If it idles up and down real high, its the throttle body sensor. If it's a low up and down idle and runs rough it is mass air flow meter. If you unplug the mass airflow meter and it will just low idle (no up & down) then the mass air flow meter is bad.
I would look at the air filter, if it wasn't replaced, If it's dirty replace it. Then check all the vacuum lines and hoses on the vehicle. A dirty enough filter or broken vacuum lines will pop a Mass air flow meter code. One other thing you can do is clean the mass air flow meter, use brake clean, do not use a brush on it. You can also clean in the throttle body as far as you can, open up the plate and clean behind it to, you can use a brush on this. When you clean the throttle it will take a few seconds to start the car. Try this first. MAF meters do get contaminated and will mess up the performance of cars.
mass air flow meter uses the tps for referance. if tps is off it can cause a mass code to set. also check throttle body and clean if needed.also make sure mass in installed in correct position. check arrow on mass for direction and clamps are tight.
yes their is a way to replace the mass air flow. Get a can of brake clean or throttle cleaner, throttle cleaner is going to work best. remove the until and spray it down with throttle clean, let it dry for about 15 min. and reinstall it.

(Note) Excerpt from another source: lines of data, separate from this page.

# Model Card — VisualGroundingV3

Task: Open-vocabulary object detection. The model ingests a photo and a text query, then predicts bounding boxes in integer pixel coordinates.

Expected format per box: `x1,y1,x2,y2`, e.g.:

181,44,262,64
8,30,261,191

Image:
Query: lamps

Now a little warning for you, IF their is no visual damage to the mass air flow then you can do this successfully. Now the reason why I always replace them instead of spraying them down is because is MOST cases the mass air flow will start acting up again. Sometimes it takes a weeks, sometimes months, sometimes years its hard to say.
But the worst you have to loose, is it doenst work an your out 5 bucks for the can of fluid.
Try to unplug the mass air flow meter. The mass air flow meter is atached to the air filter housing on the left of the engine bay at the front edge (left side when sitting in the drivers seat). It will be a somewhat flat 5 or 6 pin connector that mounts to the air box on one side and goes to the black air intake tube that goes down to the back of the engine.
Do it with the key off of course. With the mass air flow meter unplugged start the car and see if it will idle. if it does the mass air flow meter is bad. If the car will still not run then there is a good chance the Eletronic Throttle Module (ETM) is failing. The ETM is under an extended waranty from Volvo for 10 years or 200,000 miles.
I would suggest taking it to a garage or directly to the dealer.
Of course there are numerous other things it could be, but the Mass Air Flow Meter and the ETM are the most likely.